▶ **Written request**
Extract the full listing below without altering a single character.

Spatial reasoning dataset excerpts:
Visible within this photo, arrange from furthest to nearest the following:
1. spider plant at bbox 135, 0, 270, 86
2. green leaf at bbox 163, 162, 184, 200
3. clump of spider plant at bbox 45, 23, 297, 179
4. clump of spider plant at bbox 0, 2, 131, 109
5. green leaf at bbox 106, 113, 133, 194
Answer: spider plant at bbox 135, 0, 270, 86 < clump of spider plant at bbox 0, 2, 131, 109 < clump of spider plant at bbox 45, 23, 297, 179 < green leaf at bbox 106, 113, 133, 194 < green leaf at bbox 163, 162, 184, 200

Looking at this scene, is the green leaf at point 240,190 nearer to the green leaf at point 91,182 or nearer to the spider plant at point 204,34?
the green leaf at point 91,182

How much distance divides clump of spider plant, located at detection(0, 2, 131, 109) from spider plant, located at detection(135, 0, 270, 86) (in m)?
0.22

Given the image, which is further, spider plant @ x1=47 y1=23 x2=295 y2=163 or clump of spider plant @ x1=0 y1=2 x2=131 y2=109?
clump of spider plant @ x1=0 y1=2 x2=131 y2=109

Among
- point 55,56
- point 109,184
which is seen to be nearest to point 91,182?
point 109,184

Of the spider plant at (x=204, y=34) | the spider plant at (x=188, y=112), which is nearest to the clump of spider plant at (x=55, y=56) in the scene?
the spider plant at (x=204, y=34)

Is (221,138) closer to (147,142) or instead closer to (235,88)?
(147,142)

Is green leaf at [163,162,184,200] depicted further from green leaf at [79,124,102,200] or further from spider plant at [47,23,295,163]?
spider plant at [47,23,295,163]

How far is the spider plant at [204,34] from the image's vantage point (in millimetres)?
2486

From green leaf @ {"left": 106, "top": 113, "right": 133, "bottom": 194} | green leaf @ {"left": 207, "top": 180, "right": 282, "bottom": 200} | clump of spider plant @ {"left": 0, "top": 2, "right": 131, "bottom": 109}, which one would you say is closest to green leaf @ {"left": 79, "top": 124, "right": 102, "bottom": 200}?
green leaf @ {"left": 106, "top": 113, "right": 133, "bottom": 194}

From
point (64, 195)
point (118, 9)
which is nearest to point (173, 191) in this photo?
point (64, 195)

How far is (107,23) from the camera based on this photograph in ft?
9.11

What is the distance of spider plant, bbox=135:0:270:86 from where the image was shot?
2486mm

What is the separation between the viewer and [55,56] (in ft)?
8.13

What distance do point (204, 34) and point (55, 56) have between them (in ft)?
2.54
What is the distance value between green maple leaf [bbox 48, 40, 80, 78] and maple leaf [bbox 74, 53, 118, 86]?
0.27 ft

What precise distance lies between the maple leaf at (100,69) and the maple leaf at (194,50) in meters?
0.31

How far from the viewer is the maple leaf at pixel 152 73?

▶ **Exercise response**
Visible within this photo, arrange from furthest to nearest the following:
1. spider plant at bbox 135, 0, 270, 86
2. green leaf at bbox 163, 162, 184, 200
3. clump of spider plant at bbox 45, 23, 297, 179
4. clump of spider plant at bbox 0, 2, 131, 109
5. green leaf at bbox 106, 113, 133, 194
Answer: spider plant at bbox 135, 0, 270, 86 < clump of spider plant at bbox 0, 2, 131, 109 < clump of spider plant at bbox 45, 23, 297, 179 < green leaf at bbox 106, 113, 133, 194 < green leaf at bbox 163, 162, 184, 200

Looking at this scene, is the green leaf at point 240,190 nearer to the green leaf at point 91,182 or nearer to the spider plant at point 204,34?
the green leaf at point 91,182

How much distance divides clump of spider plant, located at detection(0, 2, 131, 109) from spider plant, located at detection(135, 0, 270, 86) (in m)?
0.22

Given the image, which is further, spider plant @ x1=47 y1=23 x2=295 y2=163 or clump of spider plant @ x1=0 y1=2 x2=131 y2=109?
clump of spider plant @ x1=0 y1=2 x2=131 y2=109

Among
- point 55,56
- point 109,184
which is seen to be nearest to point 91,182?
point 109,184

Of the spider plant at (x=204, y=34) | the spider plant at (x=188, y=112), which is nearest to the clump of spider plant at (x=55, y=56) in the scene?
the spider plant at (x=204, y=34)

Is (221,138) closer to (147,142) or instead closer to (235,88)?
(147,142)

Is green leaf at [163,162,184,200] depicted further from green leaf at [79,124,102,200] or further from spider plant at [47,23,295,163]?
spider plant at [47,23,295,163]

How far is the spider plant at [204,34] from the image's vantage point (in millimetres)?
2486

From green leaf @ {"left": 106, "top": 113, "right": 133, "bottom": 194} | green leaf @ {"left": 207, "top": 180, "right": 282, "bottom": 200} | clump of spider plant @ {"left": 0, "top": 2, "right": 131, "bottom": 109}, which one would you say is closest to green leaf @ {"left": 79, "top": 124, "right": 102, "bottom": 200}?
green leaf @ {"left": 106, "top": 113, "right": 133, "bottom": 194}

From
point (64, 195)
point (118, 9)
which is nearest to point (173, 191) in this photo?
point (64, 195)

How far is (107,23) from the camera based on this photograph in ft?
9.11

What is the distance of spider plant, bbox=135:0:270:86 from where the image was shot?
2486mm

What is the separation between the viewer and [55,56] (in ft)?
8.13

What distance do point (204, 34) and point (55, 56) have between them (in ft)?
2.54
What is the distance value between green maple leaf [bbox 48, 40, 80, 78] and maple leaf [bbox 74, 53, 118, 86]?
0.27 ft

What precise distance lies between the maple leaf at (100,69) and the maple leaf at (194,50) in meters?
0.31

How far from the viewer is the maple leaf at pixel 152 73?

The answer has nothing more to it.